# Page:Zur Thermodynamik bewegter Systeme (Fortsetzung).djvu/6

The energy content of the cavity is:

$U=2\pi v\int_{0}^{\pi}\frac{J\sin\phi\ d\phi}{c'},$

where $c'$ means the relative velocity:

$c'=c\left(-\beta\cos\phi+\sqrt{1-\beta^{2}\sin^{2}\phi}\right).$

If we set in the previous integral according to (19):

$J = i + J\beta\ \cos\varphi,$

then it becomes:

$U=2\pi v\int_{0}^{\pi}\frac{i\ \sin\phi\ d\phi}{c'}+2\pi v\beta\int_{0}^{\pi}\frac{J\cos\phi\ \sin\phi\ d\phi}{c'}.$

The second summand is equal to:

$q\cdot\frac{2\pi v}{c^{2}}\int_{0}^{\pi}\frac{J}{c'}\cdot c\ \cos\varphi\cdot\sin\phi\ d\phi=q\mathfrak{G},$

as one can most simply recognize by comparison with the penultimate equation of p. 11 of my first report.

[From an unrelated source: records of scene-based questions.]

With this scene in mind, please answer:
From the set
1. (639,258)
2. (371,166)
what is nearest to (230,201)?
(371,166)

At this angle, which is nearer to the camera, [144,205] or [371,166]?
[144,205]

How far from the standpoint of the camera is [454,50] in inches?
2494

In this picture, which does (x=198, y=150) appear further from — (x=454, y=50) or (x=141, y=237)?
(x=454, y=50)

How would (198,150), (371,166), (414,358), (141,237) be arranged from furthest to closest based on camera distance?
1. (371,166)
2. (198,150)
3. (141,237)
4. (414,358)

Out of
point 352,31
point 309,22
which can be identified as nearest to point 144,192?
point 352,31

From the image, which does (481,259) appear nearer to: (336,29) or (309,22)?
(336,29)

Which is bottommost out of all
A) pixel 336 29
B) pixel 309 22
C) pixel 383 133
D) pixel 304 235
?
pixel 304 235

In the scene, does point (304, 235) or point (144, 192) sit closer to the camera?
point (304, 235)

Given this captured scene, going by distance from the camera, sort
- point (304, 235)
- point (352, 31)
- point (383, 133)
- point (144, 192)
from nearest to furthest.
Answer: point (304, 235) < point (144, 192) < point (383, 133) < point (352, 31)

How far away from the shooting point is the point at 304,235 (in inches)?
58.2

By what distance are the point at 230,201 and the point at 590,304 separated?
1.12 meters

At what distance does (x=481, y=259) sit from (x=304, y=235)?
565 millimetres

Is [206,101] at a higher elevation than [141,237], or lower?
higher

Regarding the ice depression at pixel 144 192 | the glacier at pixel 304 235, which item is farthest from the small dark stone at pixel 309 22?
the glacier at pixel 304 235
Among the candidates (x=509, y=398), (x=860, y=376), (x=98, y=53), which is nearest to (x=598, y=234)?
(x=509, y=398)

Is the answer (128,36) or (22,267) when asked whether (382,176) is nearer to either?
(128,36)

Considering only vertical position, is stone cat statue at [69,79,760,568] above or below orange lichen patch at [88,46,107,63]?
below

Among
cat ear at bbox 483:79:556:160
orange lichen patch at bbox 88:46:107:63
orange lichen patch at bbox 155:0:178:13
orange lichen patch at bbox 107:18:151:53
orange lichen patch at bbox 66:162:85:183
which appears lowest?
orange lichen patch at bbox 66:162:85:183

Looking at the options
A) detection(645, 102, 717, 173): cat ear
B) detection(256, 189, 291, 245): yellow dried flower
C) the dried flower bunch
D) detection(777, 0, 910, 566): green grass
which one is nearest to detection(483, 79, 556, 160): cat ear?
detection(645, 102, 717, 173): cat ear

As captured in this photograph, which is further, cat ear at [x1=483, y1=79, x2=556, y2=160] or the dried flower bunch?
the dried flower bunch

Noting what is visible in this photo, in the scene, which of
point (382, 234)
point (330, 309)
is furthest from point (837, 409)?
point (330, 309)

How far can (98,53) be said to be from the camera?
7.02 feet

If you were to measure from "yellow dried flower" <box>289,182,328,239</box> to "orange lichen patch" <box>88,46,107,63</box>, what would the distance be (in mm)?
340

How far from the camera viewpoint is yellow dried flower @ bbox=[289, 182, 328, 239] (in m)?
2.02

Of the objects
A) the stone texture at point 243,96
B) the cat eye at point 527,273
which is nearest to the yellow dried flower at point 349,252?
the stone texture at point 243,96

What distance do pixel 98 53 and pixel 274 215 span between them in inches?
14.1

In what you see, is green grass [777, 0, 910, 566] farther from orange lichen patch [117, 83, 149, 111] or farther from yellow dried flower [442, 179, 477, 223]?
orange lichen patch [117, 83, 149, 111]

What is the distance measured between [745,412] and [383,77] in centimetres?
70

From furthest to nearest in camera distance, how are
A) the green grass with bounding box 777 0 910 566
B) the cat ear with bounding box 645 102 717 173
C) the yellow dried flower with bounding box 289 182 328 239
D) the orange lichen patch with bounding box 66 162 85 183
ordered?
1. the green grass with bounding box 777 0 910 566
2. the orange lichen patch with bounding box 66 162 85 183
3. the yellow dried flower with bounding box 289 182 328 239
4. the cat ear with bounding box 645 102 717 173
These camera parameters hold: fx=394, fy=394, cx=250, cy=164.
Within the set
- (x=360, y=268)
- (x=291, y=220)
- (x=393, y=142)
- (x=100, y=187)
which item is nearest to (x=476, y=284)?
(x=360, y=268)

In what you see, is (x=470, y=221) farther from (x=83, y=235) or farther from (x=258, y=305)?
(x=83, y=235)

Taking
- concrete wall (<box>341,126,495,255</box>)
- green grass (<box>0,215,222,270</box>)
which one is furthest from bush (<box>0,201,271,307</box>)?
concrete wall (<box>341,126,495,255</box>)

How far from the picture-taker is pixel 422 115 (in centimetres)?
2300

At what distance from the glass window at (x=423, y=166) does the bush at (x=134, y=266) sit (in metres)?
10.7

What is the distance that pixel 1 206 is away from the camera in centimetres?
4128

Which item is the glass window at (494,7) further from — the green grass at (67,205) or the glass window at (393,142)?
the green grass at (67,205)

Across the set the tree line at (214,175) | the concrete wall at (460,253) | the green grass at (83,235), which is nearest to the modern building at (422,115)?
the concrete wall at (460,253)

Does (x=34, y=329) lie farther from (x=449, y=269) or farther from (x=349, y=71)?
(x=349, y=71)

In consequence of (2) it is therefore:

$H=2\pi v\int_{0}^{\pi}\frac{i\ \sin\phi\ d\phi}{c'}.$

The quantity $H$ is thus identical with the energy of the true radiation, which was indeed to be expected. If we introduce $i'$ and $\phi'$ by means of (20) and (21), then

$J_{abs}=i'\frac{\varkappa^{2}}{(1-\beta^{2}\sin^{2}\phi)^{2}\left(\frac{c}{c'}\right)^{4}}=i'\frac{\varkappa^{2}}{(1-\beta\cos\varphi)^{4}},$

because $c'\sqrt{1-\beta^{2}\sin^{2}\phi}=c(1-\beta\cos\varphi)$ (see F. Hasenöhrl, Ann. d. Phys., 15, p. 347, Gl. 7 [1904]). That the absolute radiation intensity is changing with direction proportional to $(1-\beta \cos \varphi)^4$, was already demonstrated by v. Mosengeil in another way (Ann. d. Phys., 22, p. 875, eq. 11 [1907]).